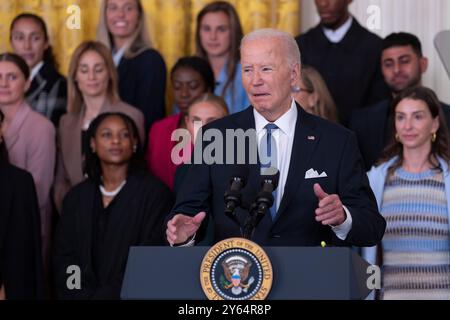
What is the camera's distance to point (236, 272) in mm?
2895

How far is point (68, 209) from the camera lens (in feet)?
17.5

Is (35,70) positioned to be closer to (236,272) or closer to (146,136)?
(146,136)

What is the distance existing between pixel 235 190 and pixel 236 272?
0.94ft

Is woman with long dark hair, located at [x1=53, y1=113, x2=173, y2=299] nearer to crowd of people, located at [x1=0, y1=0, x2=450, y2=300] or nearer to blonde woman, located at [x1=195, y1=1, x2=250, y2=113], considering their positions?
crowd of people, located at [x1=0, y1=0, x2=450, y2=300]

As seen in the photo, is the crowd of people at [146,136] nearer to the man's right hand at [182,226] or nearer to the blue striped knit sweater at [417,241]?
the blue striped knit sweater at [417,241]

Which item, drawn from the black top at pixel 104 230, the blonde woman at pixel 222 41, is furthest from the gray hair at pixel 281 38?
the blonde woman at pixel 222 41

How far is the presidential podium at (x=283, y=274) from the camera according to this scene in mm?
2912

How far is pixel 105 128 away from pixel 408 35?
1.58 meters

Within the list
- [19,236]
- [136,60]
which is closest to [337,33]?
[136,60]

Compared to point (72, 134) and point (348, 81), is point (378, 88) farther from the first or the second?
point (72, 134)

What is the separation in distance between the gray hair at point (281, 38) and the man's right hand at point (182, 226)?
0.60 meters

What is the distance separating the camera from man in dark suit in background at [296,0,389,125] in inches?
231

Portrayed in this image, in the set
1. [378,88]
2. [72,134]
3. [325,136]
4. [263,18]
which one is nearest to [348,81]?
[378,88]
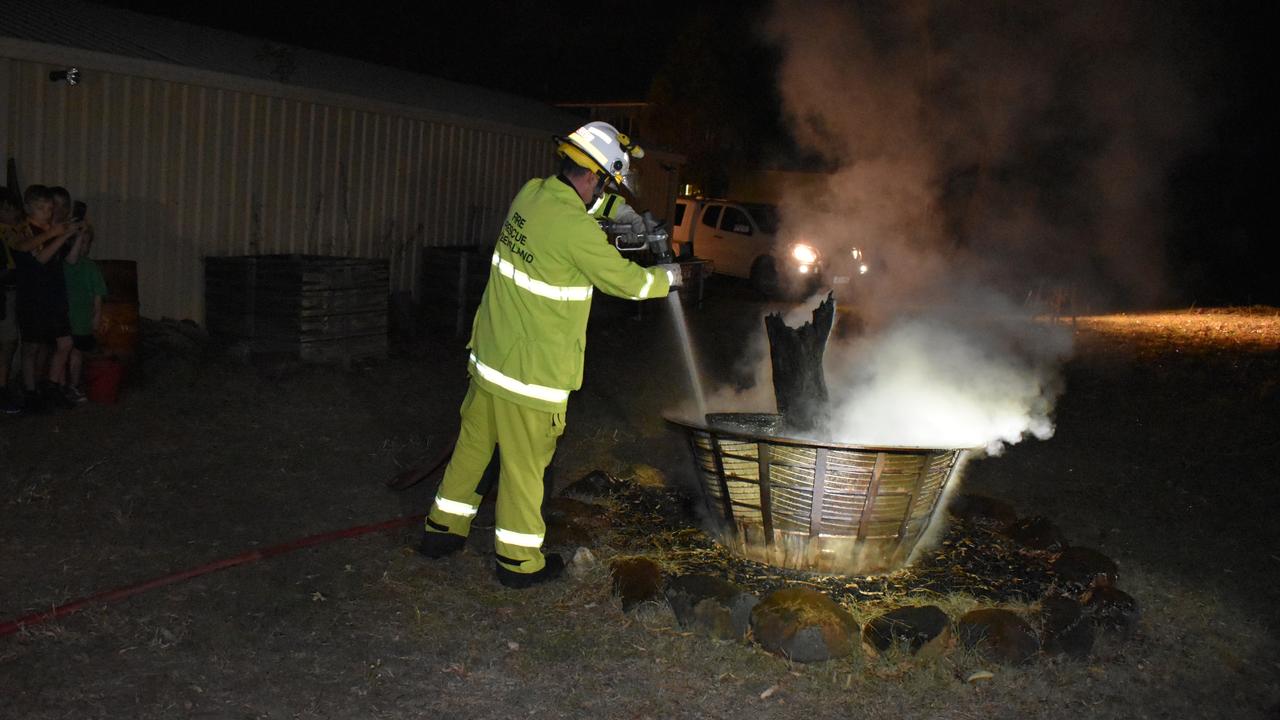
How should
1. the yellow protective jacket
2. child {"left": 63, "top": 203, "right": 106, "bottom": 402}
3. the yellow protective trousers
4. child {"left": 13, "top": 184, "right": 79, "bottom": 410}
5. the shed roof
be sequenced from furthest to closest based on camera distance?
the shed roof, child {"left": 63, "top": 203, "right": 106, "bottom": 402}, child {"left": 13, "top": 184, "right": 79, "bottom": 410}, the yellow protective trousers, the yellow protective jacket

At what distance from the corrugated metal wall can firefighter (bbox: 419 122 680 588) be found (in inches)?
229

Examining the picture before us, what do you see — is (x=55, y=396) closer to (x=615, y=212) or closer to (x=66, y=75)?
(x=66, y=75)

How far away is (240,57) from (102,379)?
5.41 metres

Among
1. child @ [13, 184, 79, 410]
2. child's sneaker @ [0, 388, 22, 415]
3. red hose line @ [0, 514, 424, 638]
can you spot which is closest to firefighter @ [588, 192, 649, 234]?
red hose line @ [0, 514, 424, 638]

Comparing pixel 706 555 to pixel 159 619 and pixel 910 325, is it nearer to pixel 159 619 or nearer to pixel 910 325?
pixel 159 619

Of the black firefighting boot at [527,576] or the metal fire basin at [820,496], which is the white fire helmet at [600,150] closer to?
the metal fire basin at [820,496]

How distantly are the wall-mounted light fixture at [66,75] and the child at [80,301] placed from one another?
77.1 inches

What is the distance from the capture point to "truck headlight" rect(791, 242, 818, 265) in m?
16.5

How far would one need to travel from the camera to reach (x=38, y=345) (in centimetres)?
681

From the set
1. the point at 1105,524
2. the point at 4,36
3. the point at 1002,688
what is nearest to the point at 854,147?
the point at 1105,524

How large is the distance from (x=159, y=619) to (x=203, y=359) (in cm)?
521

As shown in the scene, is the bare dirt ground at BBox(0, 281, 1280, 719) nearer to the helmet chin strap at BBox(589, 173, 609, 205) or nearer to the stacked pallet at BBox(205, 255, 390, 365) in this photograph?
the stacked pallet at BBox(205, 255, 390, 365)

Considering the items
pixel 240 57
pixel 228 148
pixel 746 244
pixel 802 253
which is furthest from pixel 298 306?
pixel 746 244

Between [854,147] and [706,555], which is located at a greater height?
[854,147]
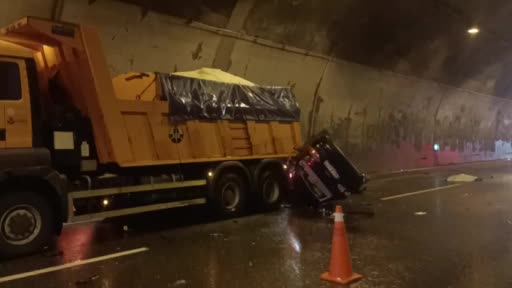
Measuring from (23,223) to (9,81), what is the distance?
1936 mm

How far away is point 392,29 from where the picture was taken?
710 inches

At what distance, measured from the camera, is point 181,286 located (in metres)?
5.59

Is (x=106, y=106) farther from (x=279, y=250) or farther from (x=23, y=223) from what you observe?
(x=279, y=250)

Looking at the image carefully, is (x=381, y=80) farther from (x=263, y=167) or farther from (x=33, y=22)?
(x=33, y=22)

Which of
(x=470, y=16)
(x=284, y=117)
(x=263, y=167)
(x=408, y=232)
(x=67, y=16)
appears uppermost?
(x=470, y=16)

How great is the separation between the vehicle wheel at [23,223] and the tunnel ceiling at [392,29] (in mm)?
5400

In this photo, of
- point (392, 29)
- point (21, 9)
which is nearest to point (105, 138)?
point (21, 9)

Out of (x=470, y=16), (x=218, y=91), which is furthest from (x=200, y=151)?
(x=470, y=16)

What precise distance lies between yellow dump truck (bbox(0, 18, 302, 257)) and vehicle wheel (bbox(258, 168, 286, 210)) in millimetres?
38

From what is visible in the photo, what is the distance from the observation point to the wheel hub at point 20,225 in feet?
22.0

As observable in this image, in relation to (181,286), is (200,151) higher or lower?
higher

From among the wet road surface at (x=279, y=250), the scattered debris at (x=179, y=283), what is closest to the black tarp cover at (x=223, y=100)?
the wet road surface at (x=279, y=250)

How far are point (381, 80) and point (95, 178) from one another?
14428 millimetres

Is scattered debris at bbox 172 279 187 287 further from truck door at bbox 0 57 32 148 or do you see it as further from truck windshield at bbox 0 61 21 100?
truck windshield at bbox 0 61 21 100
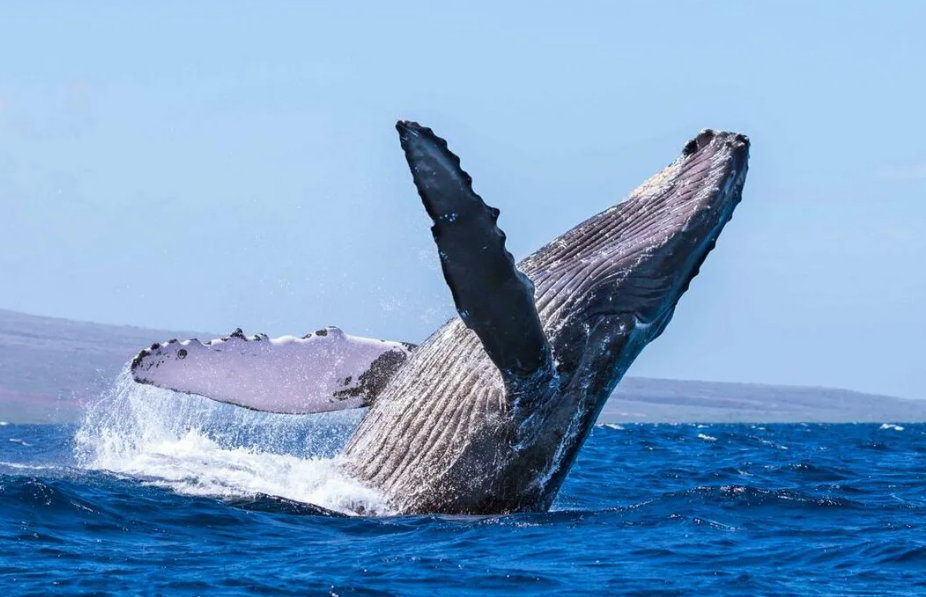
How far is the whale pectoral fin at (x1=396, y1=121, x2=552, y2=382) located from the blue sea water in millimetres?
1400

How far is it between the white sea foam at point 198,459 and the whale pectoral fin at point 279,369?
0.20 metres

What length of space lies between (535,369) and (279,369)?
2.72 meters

EXERCISE TASK >> Retype every line of the records above word for word, leaving out the pictures.

RESULT BELOW >>
What is the camera's distance to point (236, 272) in mm?
2895

How far is point (68, 209) from the camera lens (in feet)?
17.5

Is (35,70) positioned to be closer to (236,272) or closer to (146,136)?
(146,136)

What is the distance existing between pixel 235 190 and pixel 236 272?
0.94ft

Is woman with long dark hair, located at [x1=53, y1=113, x2=173, y2=299] nearer to crowd of people, located at [x1=0, y1=0, x2=450, y2=300] or nearer to blonde woman, located at [x1=195, y1=1, x2=250, y2=113], considering their positions?
crowd of people, located at [x1=0, y1=0, x2=450, y2=300]

As seen in the photo, is the crowd of people at [146,136] nearer to the man's right hand at [182,226] or nearer to the blue striped knit sweater at [417,241]?
the blue striped knit sweater at [417,241]

Which item, drawn from the black top at pixel 104 230, the blonde woman at pixel 222 41, is furthest from the gray hair at pixel 281 38?
the blonde woman at pixel 222 41

How far is the presidential podium at (x=283, y=274) from the camera according to this scene in mm?
2912

How far is pixel 105 128 away from pixel 408 35?
1.58 meters

Within the list
- [19,236]
- [136,60]
which is closest to [337,33]?
[136,60]

Compared to point (72, 134) and point (348, 81), is point (378, 88) farther from the first or the second?
point (72, 134)

What is the separation in distance between the gray hair at point (281, 38) and the man's right hand at point (182, 226)?
0.60 meters

What is the distance separating the camera from man in dark suit in background at [296,0,389,125] in inches?
231

Portrayed in this image, in the set
1. [378,88]
2. [72,134]
3. [325,136]
4. [263,18]
which one is nearest to [348,81]?
[378,88]
How should
1. the yellow protective jacket
2. child {"left": 63, "top": 203, "right": 106, "bottom": 402}
3. the yellow protective trousers
4. child {"left": 13, "top": 184, "right": 79, "bottom": 410}
5. the shed roof
be sequenced from furthest to closest based on camera distance?
the shed roof, child {"left": 63, "top": 203, "right": 106, "bottom": 402}, child {"left": 13, "top": 184, "right": 79, "bottom": 410}, the yellow protective trousers, the yellow protective jacket

At what distance from the corrugated metal wall can firefighter (bbox: 419 122 680 588) be found (in inches)?
229

Examining the picture before us, what do you see — is (x=55, y=396) closer to (x=615, y=212) or closer to (x=66, y=75)?
(x=66, y=75)

How far away is (240,57) from (102,379)?
5.41 metres

Among
1. child @ [13, 184, 79, 410]
2. child's sneaker @ [0, 388, 22, 415]
3. red hose line @ [0, 514, 424, 638]
can you spot which is closest to firefighter @ [588, 192, 649, 234]?
red hose line @ [0, 514, 424, 638]

Comparing pixel 706 555 to pixel 159 619 and pixel 910 325, is it nearer to pixel 159 619 or nearer to pixel 910 325?
pixel 159 619

Of the black firefighting boot at [527,576] or the metal fire basin at [820,496], which is the white fire helmet at [600,150] closer to?
the metal fire basin at [820,496]

How distantly are the wall-mounted light fixture at [66,75] and the child at [80,301] placed from one another?
77.1 inches

What is the distance from the capture point to "truck headlight" rect(791, 242, 818, 265) in m?
16.5

How far would one need to travel from the camera to reach (x=38, y=345) (in centimetres)?
681

From the set
1. the point at 1105,524
2. the point at 4,36
3. the point at 1002,688
what is nearest to the point at 854,147?
the point at 1105,524

How large is the distance from (x=159, y=619) to (x=203, y=359) (in cm)?
521

As shown in the scene, is the bare dirt ground at BBox(0, 281, 1280, 719) nearer to the helmet chin strap at BBox(589, 173, 609, 205) or nearer to the stacked pallet at BBox(205, 255, 390, 365) in this photograph?
the stacked pallet at BBox(205, 255, 390, 365)

Considering the items
pixel 240 57
pixel 228 148
pixel 746 244
pixel 802 253
which is furthest from pixel 298 306?
pixel 746 244

Between [854,147] and [706,555], which is located at a greater height?
[854,147]
Measuring from (23,223) to (9,81), what is the distance?
1936 mm

How far away is point 392,29 from where the picture was taken?
710 inches

At what distance, measured from the camera, is point 181,286 located (in metres)?
5.59

Is (x=106, y=106) farther from (x=279, y=250) or farther from (x=23, y=223) from what you observe?
(x=279, y=250)

Looking at the image carefully, is (x=381, y=80) farther from (x=263, y=167) or farther from (x=33, y=22)?
(x=33, y=22)

Which of
(x=470, y=16)
(x=284, y=117)
(x=263, y=167)
(x=408, y=232)
(x=67, y=16)
appears uppermost?
(x=470, y=16)

How great is the separation between the vehicle wheel at [23,223] and the tunnel ceiling at [392,29] (in mm)?
5400

In this photo, of
- point (392, 29)
- point (21, 9)
which is nearest to point (105, 138)?
point (21, 9)

Out of (x=470, y=16), (x=218, y=91), which is furthest from (x=200, y=151)?
(x=470, y=16)

What precise distance lies between yellow dump truck (bbox(0, 18, 302, 257)) and vehicle wheel (bbox(258, 168, 286, 210)) in millimetres?
38

From what is visible in the photo, what is the distance from the observation point to the wheel hub at point 20,225 in feet?
22.0

As observable in this image, in relation to (181,286), is (200,151) higher or lower?
higher

From among the wet road surface at (x=279, y=250), the scattered debris at (x=179, y=283), what is closest to the black tarp cover at (x=223, y=100)?
the wet road surface at (x=279, y=250)

How far are point (381, 80) and point (95, 178) from one another?
14428 millimetres

Is scattered debris at bbox 172 279 187 287 further from truck door at bbox 0 57 32 148 or do you see it as further from truck windshield at bbox 0 61 21 100?
truck windshield at bbox 0 61 21 100
How far is the whale pectoral fin at (x1=396, y1=121, x2=552, y2=382) located from the blue sea water in millimetres?
1400

How far is it between the white sea foam at point 198,459 and the whale pectoral fin at point 279,369?
0.20 metres

What length of space lies between (535,369) and (279,369)?
2.72 meters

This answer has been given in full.